Page extract

***

The Village of River Forest and the River Forest Historic Preservation Commission is currently conducting a community-wide architectural and historical survey to determine which buildings, structures and sites within the Village have special historic, cultural and architectural significance. The Village has prepared the following fact sheet to answer any questions regarding the survey, what it is and how it will be conducted.
What is an architectural and historical survey?
Historic architectural surveys are undertaken by communities to locate, identify, evaluate and inventory properties for their potential significance, both architecturally and historically, within a defined project area. Surveys are also used to identify potential historic districts. Hundreds of communities across the country have initiated survey programs identify potentially significant properties and districts and to accomplish other community historic preservation goals.
Why is River Forest undertaking a survey?
Informal surveys of River Forest’s historic resources exist. However, no comprehensive, village-wide survey has been undertaken that documents the number of significant historic buildings and potential landmark buildings and districts. The survey will enable the Village to gain a better understanding of where significant historic buildings are located and to plan more effectively for their long-term preservation.
Who is undertaking the survey?
The Village’s Historic Preservation Commission, comprised of seven volunteer commissioners appointed by the Village Board President, is undertaking and managing the survey project, along with assistance by the Lakota Group, a professional preservation-planning firm based in Chicago. The Lakota Group was contracted to conduct the survey by the Commission and the Village through a competitive selection process.
When will the survey be completed?

***

Material
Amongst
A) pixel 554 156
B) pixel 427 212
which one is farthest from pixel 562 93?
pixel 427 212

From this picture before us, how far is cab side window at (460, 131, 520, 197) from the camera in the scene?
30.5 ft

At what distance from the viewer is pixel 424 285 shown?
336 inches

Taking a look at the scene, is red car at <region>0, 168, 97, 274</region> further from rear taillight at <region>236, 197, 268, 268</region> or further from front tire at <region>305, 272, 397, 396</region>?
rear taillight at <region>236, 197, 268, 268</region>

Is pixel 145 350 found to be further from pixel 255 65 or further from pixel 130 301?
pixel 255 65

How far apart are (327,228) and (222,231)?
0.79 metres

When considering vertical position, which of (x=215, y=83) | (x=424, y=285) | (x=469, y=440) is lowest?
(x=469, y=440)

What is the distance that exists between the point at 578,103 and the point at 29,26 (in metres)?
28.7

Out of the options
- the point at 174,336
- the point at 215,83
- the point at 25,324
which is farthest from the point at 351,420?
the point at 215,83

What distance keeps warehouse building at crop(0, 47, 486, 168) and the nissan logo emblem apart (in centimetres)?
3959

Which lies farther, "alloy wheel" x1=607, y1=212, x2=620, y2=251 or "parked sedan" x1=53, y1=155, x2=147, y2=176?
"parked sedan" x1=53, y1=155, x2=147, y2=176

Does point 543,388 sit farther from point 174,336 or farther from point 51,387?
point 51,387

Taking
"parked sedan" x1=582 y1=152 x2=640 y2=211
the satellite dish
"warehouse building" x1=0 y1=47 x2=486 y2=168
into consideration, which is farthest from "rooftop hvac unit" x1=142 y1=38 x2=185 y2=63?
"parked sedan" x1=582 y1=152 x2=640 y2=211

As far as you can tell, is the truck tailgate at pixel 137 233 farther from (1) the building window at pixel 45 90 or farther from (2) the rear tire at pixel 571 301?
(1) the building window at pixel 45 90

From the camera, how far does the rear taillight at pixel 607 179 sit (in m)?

***

Directives
(1) Answer these questions using the River Forest survey fact sheet:
(a) Who appoints the members of the Historic Preservation Commission?
(b) Where is the Lakota Group based?
(c) Besides properties, what else are surveys used to identify?
(2) Decide whether each statement agrees with the River Forest survey fact sheet:
(a) A comprehensive, village-wide survey of River Forest has already been done.
(b) The Lakota Group was picked through a competitive selection process.
(c) The Historic Preservation Commission is made up of paid staff.
(3) Print the part of the River Forest survey fact sheet between "Why is River" and "their long-term preservation.", inclusive.
The rows were taken from a different source than the fact sheet.

Solutions by task
(1)
(a) The Village Board President.
(b) Chicago.
(c) Potential historic districts.

(2)
(a) No: "However, no comprehensive, village-wide survey has been undertaken"
(b) Yes: "The Lakota Group was contracted to conduct the survey by the Commission and the Village through a competitive selection process."
(c) No: "comprised of seven volunteer commissioners"

(3)
Why is River Forest undertaking a survey?
Informal surveys of River Forest’s historic resources exist. However, no comprehensive, village-wide survey has been undertaken that documents the number of significant historic buildings and potential landmark buildings and districts. The survey will enable the Village to gain a better understanding of where significant historic buildings are located and to plan more effectively for their long-term preservation.